REZERVLERİMİZ 147.6 MİLYAR DOLAR
“Rezervlerde çarpıcı bir iyileşme olduğunu söyleyebiliriz. Bizim de beklentilerimizin ötesine geçen bir iyileşme olduğunu söyleyebilirim. Şu andaki rezervlerimiz 147.6 milyar dolar, geçen yıl bu zamanlar 98 buçuk milyar dolardı. SWAP’lar hariç 13 milyar dolara yakın bir artıdayız. Geçen yıl eksi 60’lar hesaplanıyordu. Çok ciddi bir rezerv birikimi yaptığımızı rahatlıkla söyleyebilirim.”

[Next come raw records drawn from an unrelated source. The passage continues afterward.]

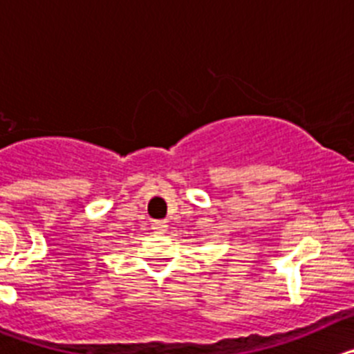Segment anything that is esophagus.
I'll list each match as a JSON object with an SVG mask.
<instances>
[{"label": "esophagus", "instance_id": "esophagus-1", "mask_svg": "<svg viewBox=\"0 0 354 354\" xmlns=\"http://www.w3.org/2000/svg\"><path fill=\"white\" fill-rule=\"evenodd\" d=\"M167 228H168L167 221L158 220V221H154V223H152V230H154L156 234H165V232H167Z\"/></svg>", "mask_w": 354, "mask_h": 354}]
</instances>
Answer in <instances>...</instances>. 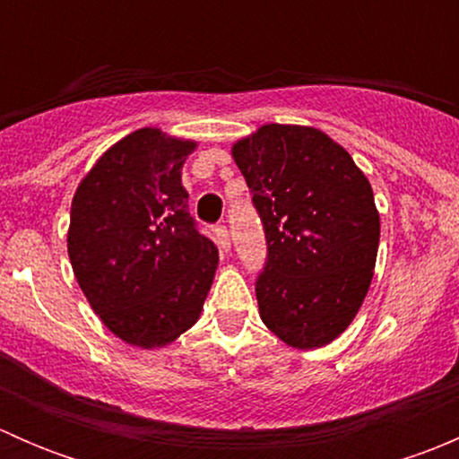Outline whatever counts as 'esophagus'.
<instances>
[{"instance_id":"esophagus-1","label":"esophagus","mask_w":459,"mask_h":459,"mask_svg":"<svg viewBox=\"0 0 459 459\" xmlns=\"http://www.w3.org/2000/svg\"><path fill=\"white\" fill-rule=\"evenodd\" d=\"M215 239H217V244H220L221 251H229V248H230V235H229V229H226L224 224L215 226Z\"/></svg>"}]
</instances>
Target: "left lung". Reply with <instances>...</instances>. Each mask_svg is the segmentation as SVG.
Segmentation results:
<instances>
[{"label": "left lung", "mask_w": 459, "mask_h": 459, "mask_svg": "<svg viewBox=\"0 0 459 459\" xmlns=\"http://www.w3.org/2000/svg\"><path fill=\"white\" fill-rule=\"evenodd\" d=\"M266 238L264 324L295 349L335 340L373 280L379 215L353 157L317 128L268 124L233 146Z\"/></svg>", "instance_id": "1"}]
</instances>
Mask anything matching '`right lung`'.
Returning <instances> with one entry per match:
<instances>
[{
    "label": "right lung",
    "mask_w": 459,
    "mask_h": 459,
    "mask_svg": "<svg viewBox=\"0 0 459 459\" xmlns=\"http://www.w3.org/2000/svg\"><path fill=\"white\" fill-rule=\"evenodd\" d=\"M195 143L142 128L100 157L71 206L68 257L92 311L128 344L152 349L200 317L217 247L182 186Z\"/></svg>",
    "instance_id": "add662e5"
}]
</instances>
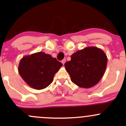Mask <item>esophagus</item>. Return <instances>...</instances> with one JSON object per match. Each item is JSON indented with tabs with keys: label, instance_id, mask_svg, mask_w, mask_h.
<instances>
[{
	"label": "esophagus",
	"instance_id": "1",
	"mask_svg": "<svg viewBox=\"0 0 126 126\" xmlns=\"http://www.w3.org/2000/svg\"><path fill=\"white\" fill-rule=\"evenodd\" d=\"M65 62H66V59H63V60H62V63H63V64H64V63H65Z\"/></svg>",
	"mask_w": 126,
	"mask_h": 126
}]
</instances>
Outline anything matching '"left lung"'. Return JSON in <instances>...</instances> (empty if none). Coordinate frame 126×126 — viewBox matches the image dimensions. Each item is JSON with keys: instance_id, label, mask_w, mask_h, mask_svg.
I'll return each instance as SVG.
<instances>
[{"instance_id": "left-lung-1", "label": "left lung", "mask_w": 126, "mask_h": 126, "mask_svg": "<svg viewBox=\"0 0 126 126\" xmlns=\"http://www.w3.org/2000/svg\"><path fill=\"white\" fill-rule=\"evenodd\" d=\"M64 66L71 81L82 88H90L98 83L106 69L107 58L101 49L89 47L77 51Z\"/></svg>"}]
</instances>
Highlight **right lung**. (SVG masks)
I'll return each instance as SVG.
<instances>
[{"label":"right lung","instance_id":"right-lung-1","mask_svg":"<svg viewBox=\"0 0 126 126\" xmlns=\"http://www.w3.org/2000/svg\"><path fill=\"white\" fill-rule=\"evenodd\" d=\"M62 65L55 58L40 52L22 58L18 70L22 78L29 86L41 90L52 82L54 75Z\"/></svg>","mask_w":126,"mask_h":126}]
</instances>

BEKLENTİMİZ GRİ LİSTEDEN ÇIKMAK
“Yarın (bugün) bu Genel Kurul’da değerlendirilecek. Oylama yapılacak. Teknik çalışmalar yapıldı. Bizden istenen düzenlemelerin hepsi yapıldı. Çalışma grubu saha incelemelerini yaptı. Olumlu rapor çıktığını biliyoruz. Beklentimiz olumlu bir adımın çıkması. Ülkeler oylama yapacaklar ama konsensüse yakın bir şey var. Ama birkaç ülke de ‘hayır’ dese de konsensüs sağlanmış diyebiliyor. Bizim beklentimiz çıkması, çıkmazsa bunu siyasi bir karar olarak yorumlarız. Teknik bir sıkıntı yok. Gri listeden çıkmamak dünyanın sonu değil ama çıkarsak da olumlu bir şey. Ülke olarak gri listede olmak hoş bir durum değil, bundan çıktığınız zaman finansal çevrelerde daha fazla güven telkin etmeniz, daha rahat bir şekilde Türkiye’ye finansal akış açısından avantaj. Not artışı değil ama olumlu etkisi olabilir.”
SEÇİMSİZ DÖNEM FIRSATTIR
“4 yıllık seçimsiz dönem fırsattır. (Siyasette yumuşama dönemi) Türkiye’de bu dönemde erken seçim tartışmaları yapması için ne ekonomik, ne sosyal ne de siyasal hiçbir gerekçe olduğunu düşünmüyorum doğrusu. Daha 1 yıl önce seçimimizi yaptık, halkımız sandık başına gitti. Gayet demokratik bir olgunlukla Cumhurbaşkanımızı seçti, Meclis’i oluşturdu. Türkiye güven ortamına sahip ve tam da halkımızın beklentisi doğrultusunda hizmet etmek durumunda olan bir ortamdayken bunu farklı tartışmalarla gölgelemek bir defa halkımızın temel beklentilerine karşı hareket etmektir. Halkımızın yeni bir seçime değil, ekonomik olarak ilerlemeye, sosyal refahın artışına ihtiyacı var.”